Conversation
Now that DAP-16 allows for job reacquisition / idempotency on the HTTP layer, a job in AwaitingRequest has to be continuable directly without error. E.g., the database needs to include it in `acquire_incomplete_aggregation_jobs`. While I was at it, I wrote some more documentation on the state transitions in the `AggregationJobState` database model. These changes unblock further job state updates for the leader, but do not go so far as to remove the no-longer-relevant AwaitingRequest state, which will be done separately in #4305. Resolves #4322
aggregator_core/src/datastore.rs
Outdated
| -- DAP (§4.6.3 [dap-16]) describes the continuation phase where the Leader sends | ||
| -- AggregationJobContinueReq messages to advance preparation. Helper jobs in | ||
| -- AWAITING_REQUEST state represent work that has processed one round but needs | ||
| -- additional Leader requests to complete. These jobs must be acquirable so the | ||
| -- Helper can respond to incoming continuation requests. | ||
| WHERE aggregation_jobs.state IN ('ACTIVE', 'AWAITING_REQUEST') |
There was a problem hiding this comment.
I don't think this change makes sense for helper tasks. The acquire_incomplete_aggregation_jobs() method is only used in the AggregationJobDriver, when fetching leases on aggregation jobs to process. When it steps an aggregation job, it will eventually set the aggregation job state to AwaitingRequest, in either step_aggregation_job_helper_init() or step_aggregation_job_helper_continue(). I'm not sure what these routines would do if they run on the same set of report aggregations, but assuming they don't return an error and eventually mark the job as abandoned, the same aggregation jobs would still be eligible to be picked up by this query again, which would impair the liveness of aggregation jobs in the same task.

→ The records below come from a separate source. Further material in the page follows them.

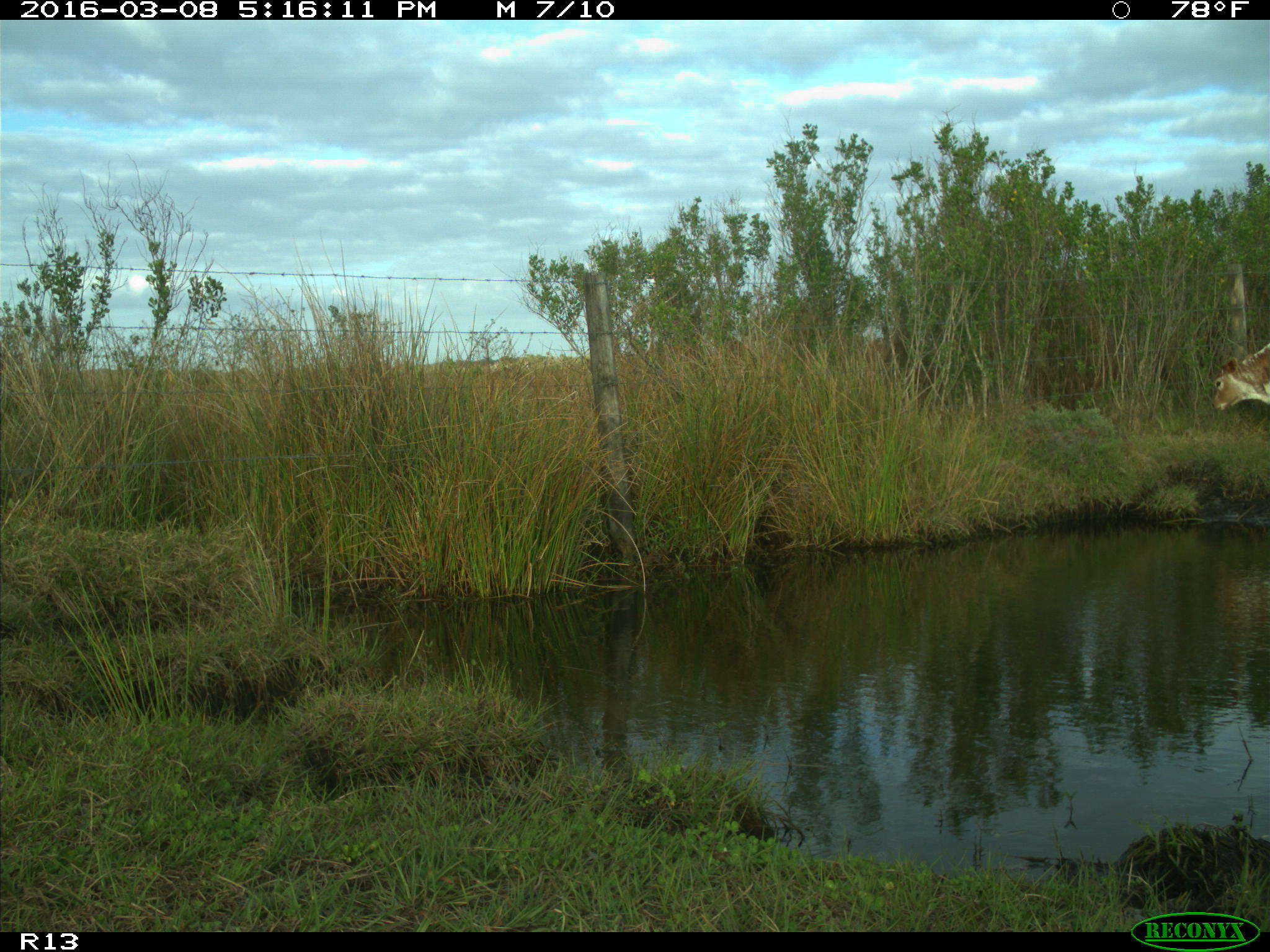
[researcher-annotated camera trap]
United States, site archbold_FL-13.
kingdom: Animalia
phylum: Chordata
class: Mammalia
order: Artiodactyla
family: Bovidae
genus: Bos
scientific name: Bos taurus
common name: domestic cow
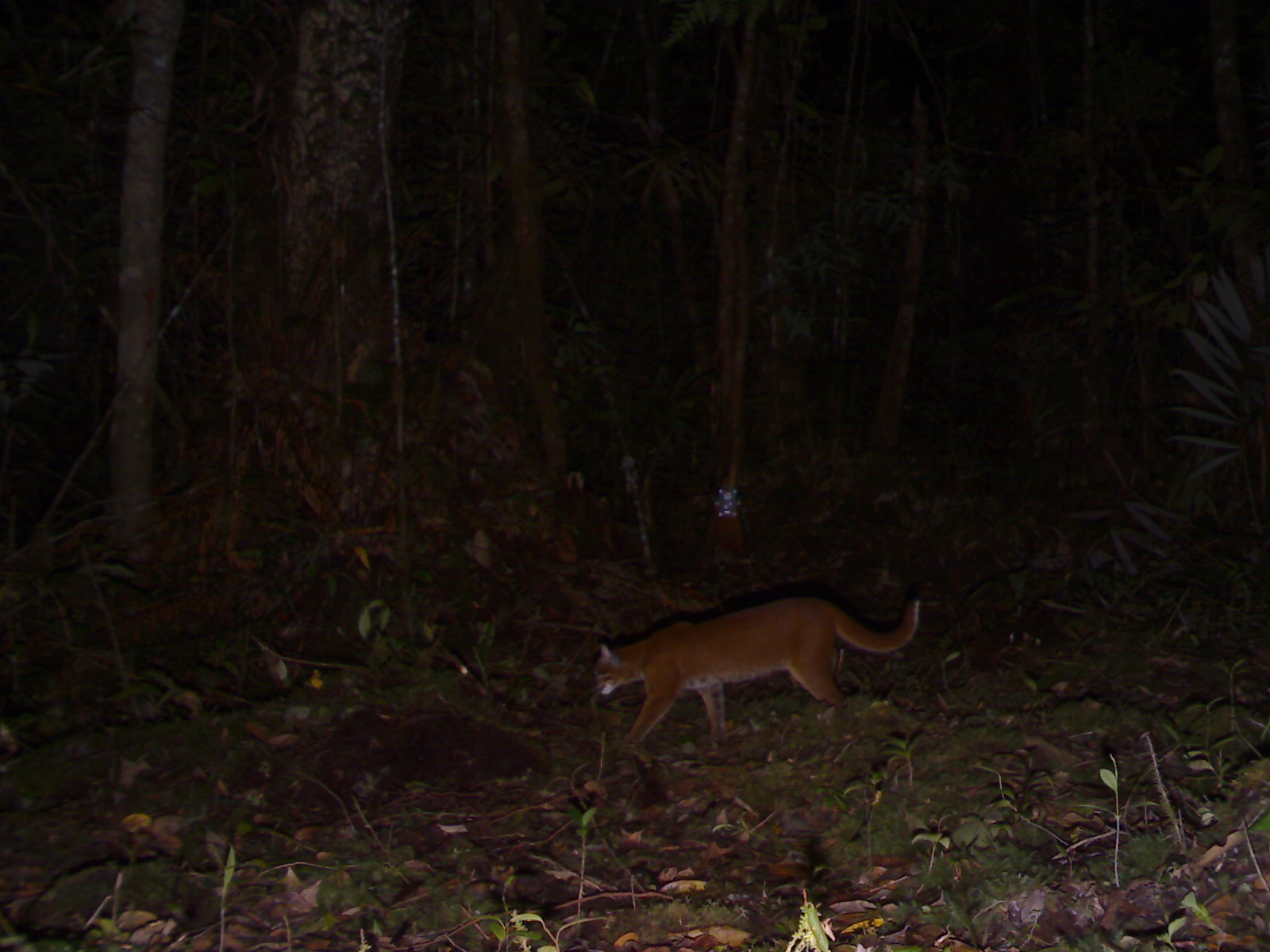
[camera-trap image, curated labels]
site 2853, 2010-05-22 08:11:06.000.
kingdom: Animalia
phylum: Chordata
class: Mammalia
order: Carnivora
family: Felidae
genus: Catopuma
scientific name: Catopuma temminckii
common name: asian golden cat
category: pardofelis temminckii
Pardofelis temminckii (asian golden cat) (Catopuma temminckii), count 1.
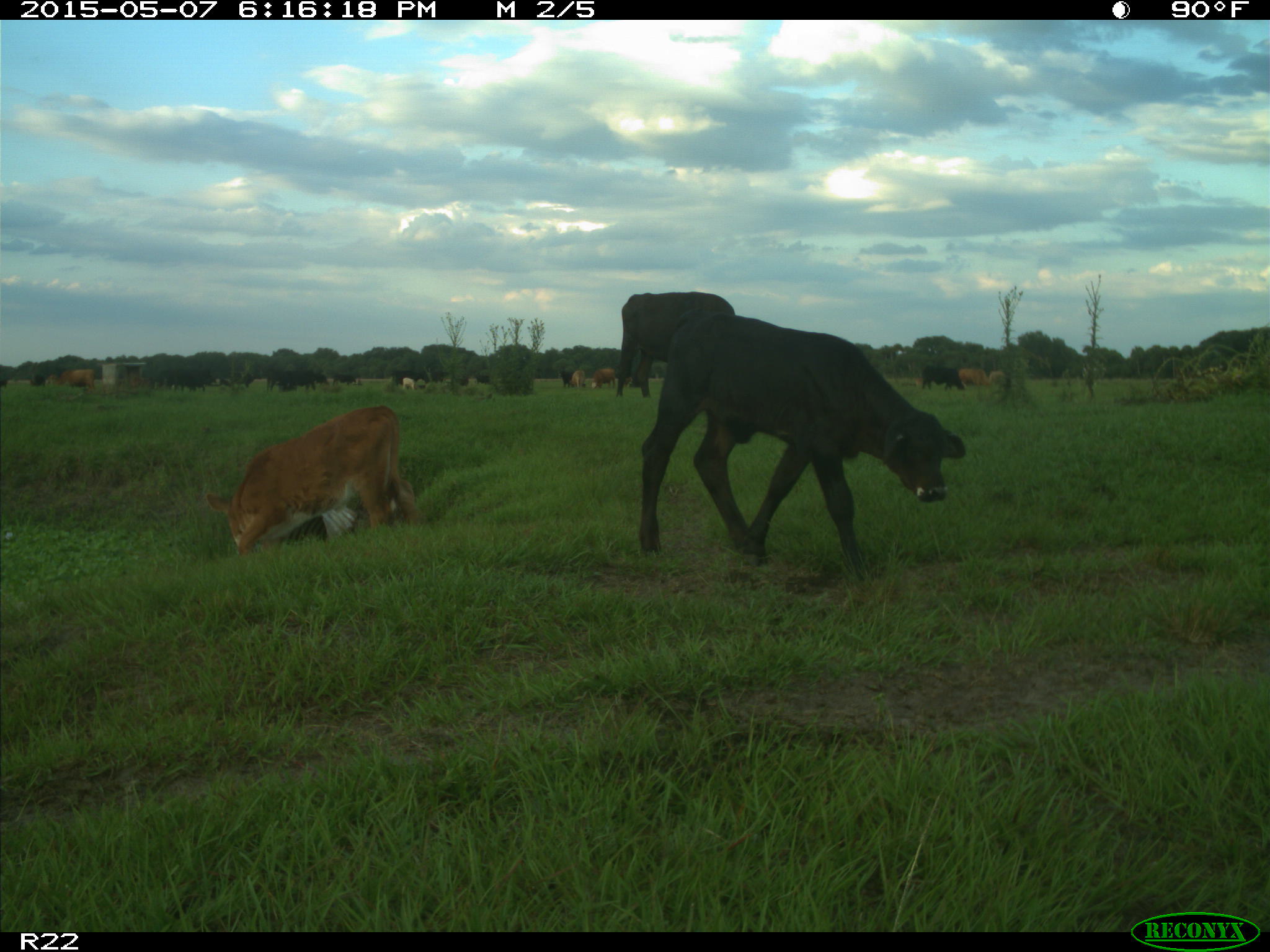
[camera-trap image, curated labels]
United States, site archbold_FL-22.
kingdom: Animalia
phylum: Chordata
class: Mammalia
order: Artiodactyla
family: Bovidae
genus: Bos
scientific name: Bos taurus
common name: domestic cow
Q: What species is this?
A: Bos taurus (domestic cow).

This method does not directly affect how the HTTP route handler works, so we shouldn't need to change it at all for request idempotency reasons. Rather, that code path would fetch an individual aggregation job by its identifiers.
| /// phase (§4.6.3 [dap-16]). The Helper has sent an AggregationJobResp but some reports | ||
| /// remain in the Continued state awaiting the next AggregationJobContinueReq. | ||
| /// | ||
| /// Note: This state will be removed as part of the DAP-16 state model redesign (#4305). |
There was a problem hiding this comment.
I think we will need two states like Active and AwaitingRequest for at least some of our modes of operation, particularly when operating as the helper and doing asynchronous processing. We need to hop back and forth between them as we wait to do computationally expensive work in the aggregation job driver or wait to get polled after finishing that work, until we finish all VDAF rounds. Note that we also need to do this when handling the aggregation job initialization request, not just the continuation request. The aggregation job driver needs some way of efficiently finding jobs that are ready for it to process, and we currently achieve that with the aggregation_jobs_state_and_lease_expiry partial index.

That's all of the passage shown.